SINCE the beginning of the year, 177 vehicles in Cyberjaya and Putrajaya have been clamped while 128 others were towed to the Sepang Municipal Council (MPSp) storage yard at Persiaran Semarak Api in Cyberjaya.
This is part of the move by the local authorities to come down hard on motorists who parked their vehicles haphazardly along road shoulders in the two townships.
The directive to enforce the tough action came into effect on Jan 1.
The MPSp and the Perbadanan Putrajaya (PPj) decided on the tough action after motorists failed to heed their warnings and continued parking their vehicles haphazardly along road shoulders.
The MPSp decided that something has to be done to control street parking in Cyberjaya which has gone completely out of control as irresponsible motorists park their vehicles just about everywhere.
Cyberjaya is home to 474 companies, 30 of them multinationals and the rest local firms.
The affected roads are Persiaran APEC, Persiaran Multimedia, Persiaran Semarak Api, Jalan Teknokrat and Jalan Usahawan.
Meanwhile in Putrajaya, the PPj said it had to resort to the tough action to control street parking, particularly in the “core island” where the office complexes were located.
The core islands are the Palace of Justice, the Finance Ministry, the Entreprenuerial and Co-operative Development Ministry, the Federal Territories Ministry and the Agriculture and Agro-based Industries Ministry.
The problem of haphazard parking in Cyberjaya is blamed on insufficient parking bays and poor and inefficient public transport services.
In Putrajaya, the residents said they would prefer to drive as the NadiPutra buses did not follow schedules.
Both the MPSp and Cyberview Sdn Bhd, the landowners of Cyberjaya, have jointly embarked on providing enough parking bays as well as improvement in the bus service to enable workers or visitors to commute within the city.
With the current additional parking bays and with the improvement in the Park-&-Ride (P&R) services in both Cyberjaya and Putrajaya, there is no more excuse for motorists to park their vehicles along the roads.
Since the beginning of the year, the MPSp and PPj have beefed up efforts to punish errant motorists.
According to MPSP president Azizan Mohd Sidin, there has been some marked improvement since sign boards were put up at strategic locations to remind motorists of the new parking rules.
“Motorists are slowly getting used to the idea although there are some teething problems.
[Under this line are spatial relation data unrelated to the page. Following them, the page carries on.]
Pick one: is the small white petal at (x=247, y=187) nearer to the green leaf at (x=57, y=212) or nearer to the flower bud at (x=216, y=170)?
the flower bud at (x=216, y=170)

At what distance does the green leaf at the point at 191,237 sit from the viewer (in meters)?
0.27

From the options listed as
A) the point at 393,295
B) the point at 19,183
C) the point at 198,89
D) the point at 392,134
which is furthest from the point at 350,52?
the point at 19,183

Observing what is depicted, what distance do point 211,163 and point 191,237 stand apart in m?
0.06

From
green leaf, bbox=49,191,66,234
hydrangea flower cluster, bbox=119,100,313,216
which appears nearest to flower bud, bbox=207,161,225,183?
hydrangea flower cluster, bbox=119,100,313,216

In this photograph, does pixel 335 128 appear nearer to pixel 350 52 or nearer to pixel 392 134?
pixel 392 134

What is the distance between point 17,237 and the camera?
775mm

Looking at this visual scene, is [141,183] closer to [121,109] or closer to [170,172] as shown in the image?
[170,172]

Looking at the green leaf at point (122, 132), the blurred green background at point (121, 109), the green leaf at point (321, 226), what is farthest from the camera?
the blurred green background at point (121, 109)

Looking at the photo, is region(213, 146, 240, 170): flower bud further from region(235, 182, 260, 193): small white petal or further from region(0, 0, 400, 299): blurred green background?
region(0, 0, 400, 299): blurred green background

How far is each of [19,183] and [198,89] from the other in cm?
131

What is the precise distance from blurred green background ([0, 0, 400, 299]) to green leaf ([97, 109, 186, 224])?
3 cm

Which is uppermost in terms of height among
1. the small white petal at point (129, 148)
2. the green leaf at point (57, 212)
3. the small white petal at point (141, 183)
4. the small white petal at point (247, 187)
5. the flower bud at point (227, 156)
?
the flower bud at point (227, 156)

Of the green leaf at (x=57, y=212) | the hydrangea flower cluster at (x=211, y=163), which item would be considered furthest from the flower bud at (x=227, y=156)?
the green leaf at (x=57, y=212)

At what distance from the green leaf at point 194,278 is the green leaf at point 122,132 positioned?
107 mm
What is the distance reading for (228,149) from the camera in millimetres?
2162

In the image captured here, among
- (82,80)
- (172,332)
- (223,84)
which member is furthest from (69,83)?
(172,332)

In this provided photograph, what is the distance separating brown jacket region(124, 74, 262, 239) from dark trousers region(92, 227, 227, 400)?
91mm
There are still some stubborn motorists but enforcement officers have been instructed to sound their siren three times before they proceed to clamp the wheels,’’ Azizan said.
He said the vehicles would be towed away if the motorists did not show up after two hours.
“The motorists are allowed to redeem their vehicles from the council storage yard after paying the towing and compound charges of RM300,” Azizan said.
He added that since the rule came into effect, most of the vehicles clamped or towed away were those that were parked along Persiaran Multimedia.
“The enforcement is effective from Monday to Friday, 8am to 5pm on working days,’’ Azizan said.
In Putrajaya, PPj president Tan Sri Samsudin Osman said they had been in constant touch with the ministries and government agencies on the restricted number of parking areas available to their customers, stake holders and visitors.
Leaflets on the P&R facility have been circulated to the ministries and agencies to be distributed to their customers.
“For example, the Public Services Commission has provided the leaflets in their invitation letters sent to the interviewees of civil service to encourage them to use the P&R,’’ Samsudin said.
He said the Perbadanan enforcement team and the Putrajaya police had also been going around in November and December last year, educating and encouraging the public to use the P&R.
“These strategies will continue this year and summonses will be issued to owners of vehicles parked at roadsides and undesignated parking areas in Putrajaya,’’ he said.
Samsudin said efforts were also being made to disseminate the information via electronics media owned by the PPj such as the variable message system (VMS) and full colour panels along the main road and also the Putrajaya portal.
According to Samsudin, the system is working as the parking bays at the three-storey P&R complex in Precinct 7, one of the three such facilities in Putrajaya which was under-utilised before the rules came into effect, are slowing being filled and the number is increasing by the day.